A wild affair like what occurred here Saturday night desensitizes you.
All the Capitals had to do to escape dropping the first two games of the first-round series against the Montreal Canadiens was to swap goalies in the first period, come back from three goals down, kill off a third-period power play, weather an Andrei Kostitsyn hat trick, have a rookie defenseman tie the game with 1:21 remaining and then seize a 6-5 victory in the opening minute of overtime.
"By no stretch did we deserve to win, but we got lucky and we did," said Capitals coach Bruce Boudreau moments before his star players began shooting the ball around behind him on the floor normally used by the Washington Wizards. "We know we're not out of the woods. There [are] probably a lot of people that are going to say that Montreal outplayed us for two games."
Outside their dismal display of hoops, Backstrom and Ovechkin had solid nights.
Backstrom tallied a hat trick and four points overall, the capper coming 31 seconds into overtime (photo above) to even the best-of-seven series at 1-1 as it shifts to Montreal on Monday. Ovechkin, who was held without a shot let alone a point in Game 1, had a goal and three assists to set a new career mark for postseason points in a game.
Ovechkin even set a new career best for hits in a postseason game with eight, two coming on his first shift of the game.
"Strategy? To destroy people?" Ovechkin said. "No. My job is to score goals."
That's to be expected after winning the last two NHL MVPs, but the Caps also received a major boost from a couple rookies.
Defenseman John Carlson, who has a penchant for dramatic goals, sent the game into overtime with a slap shot that beat Habs goalie Jaroslav Halak.
"I wasn't surprised to be in there," said Carlson, who scored the game-winner in Team USA's overtime victory over Canada in the world junior hockey championship in January. "I was surprised to have the puck on my stick in the slot there. It was pretty cool."

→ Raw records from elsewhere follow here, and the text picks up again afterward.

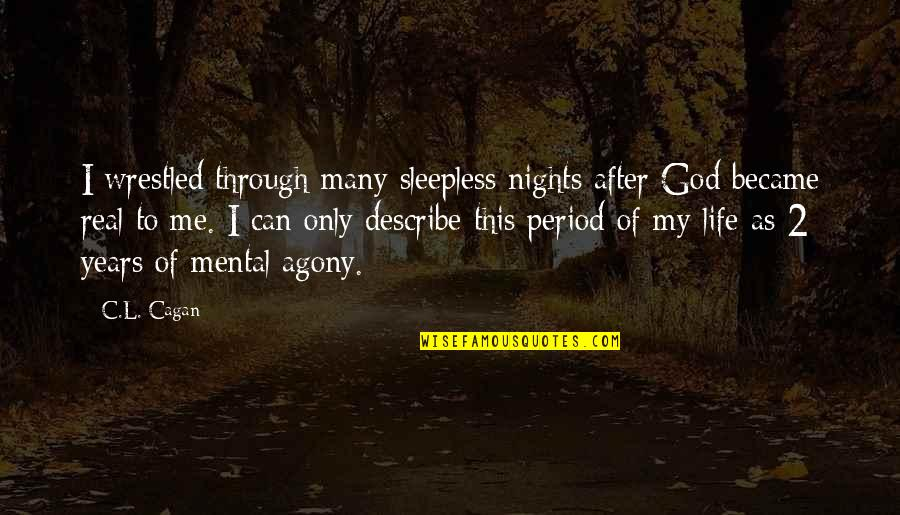 After 2 Years Quotes By C.L. Cagan: I wrestled through many sleepless nights after God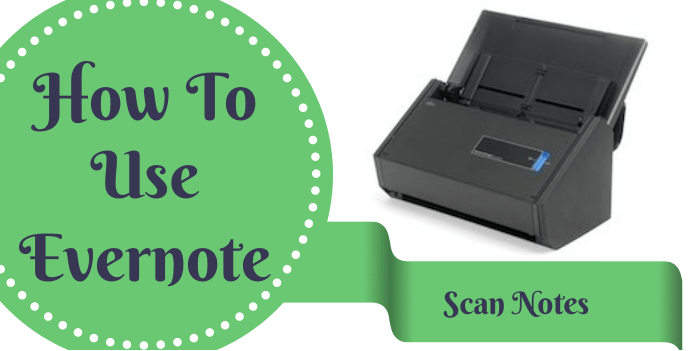How to Use Everntoe Scanning Notes into Evernote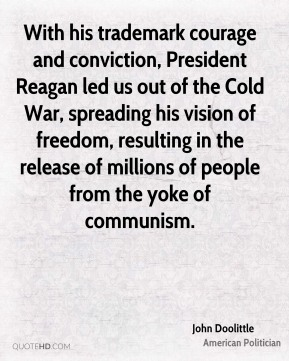 John Doolittle - With his trademark courage and conviction, President Reagan led us out of the Cold War, spreading his vision of freedom, resulting in the release of millions of people from the yoke of communism.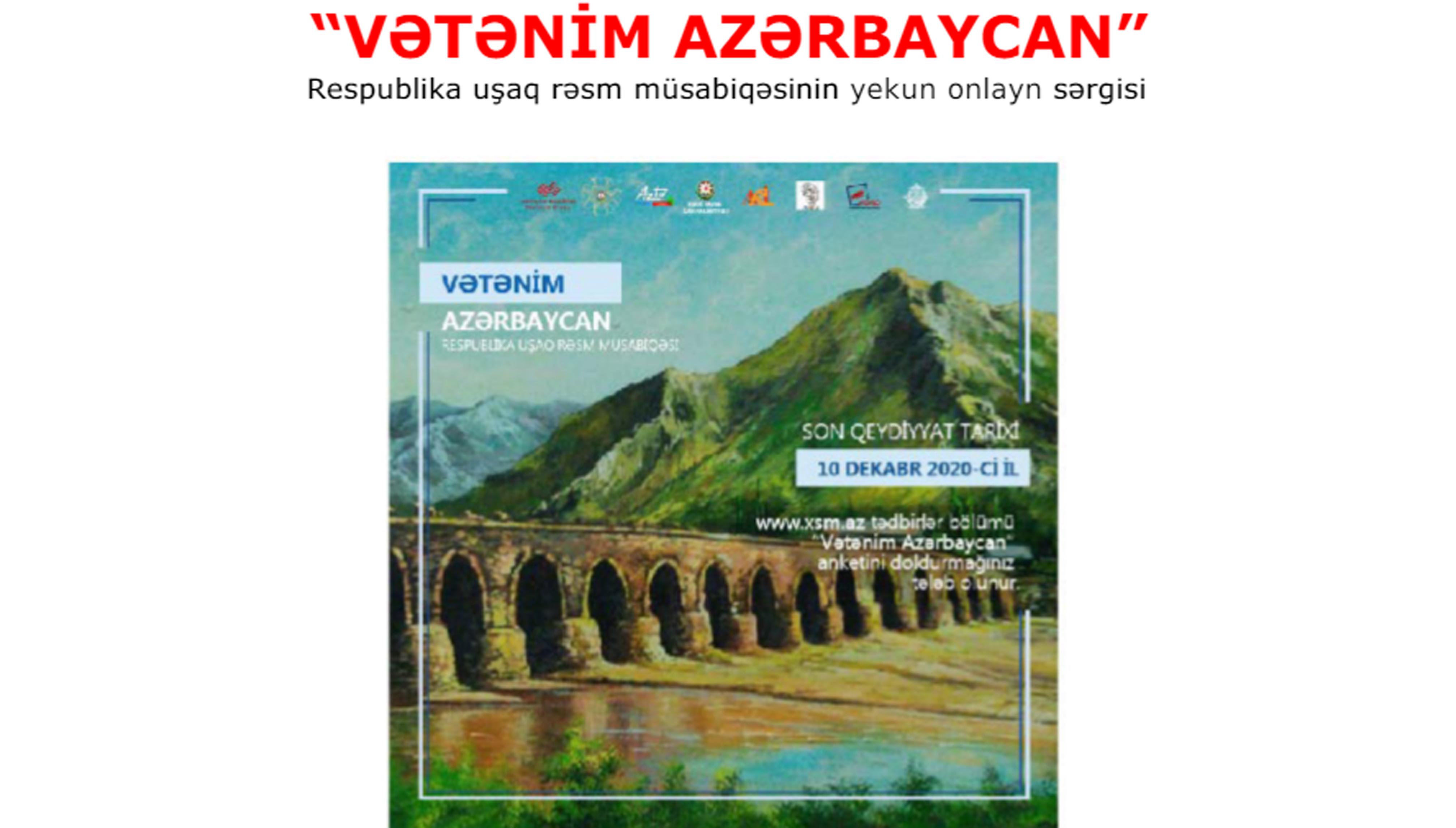 """""""VƏTƏNİM AZƏRBAYCAN"""" adlı Respublika uşaq rəsm müsabiqəsinə qeydiyyat başa çatmışdır"""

It was Carlson's first career postseason goal -- and the first of many, according to Boudreau.
"There's just something about him. I mean glory follows him," Boudreau said. "Some guys get that. I've said it before. They come up in the ninth inning with the bases loaded and they're the ones that do the damage. I think John Carlson in his career is going to be like that."
Carlson was supposed to be on the ice in Game 2, not another rookie that was called upon in the first period after starting Washington goalie Jose Theodore allowed goals on the first two shots.
In came Semyon Varlamov, who was tapped to replace Theodore early in last season's playoff run. Varlamov's true rookie campaign this season was hampered by injury and he missed 30 games as Theodore entered the playoffs as the team's clear No. 1.
"I don't know in the real world if Theo had a chance at either one (of the goals)," Boudreau said. "I do know that we had expended an awful lot of energy in the first eight minutes of the game and we were down. I thought it would be, A) a lift for the crowd and, B) a lift for the bench."
"Of course, I was surprised," said Varlamov, who started Game 2 of last season's opening-round series against the New York Rangers and remained in net before the Caps were dispatched in seven games by Pittsburgh a round later. "It's not often you see a goalie pulled after two goals. But obviously, I wasn't going to argue with it. I was told to go play, so I played."
Boudreau said he hasn't made a decision who will start in net in Game 3.
"Bruce decided to change and it was obviously the right choice because we won the game," Theodore said. "In the playoffs, it's all about winning or losing. Tomorrow is a new day."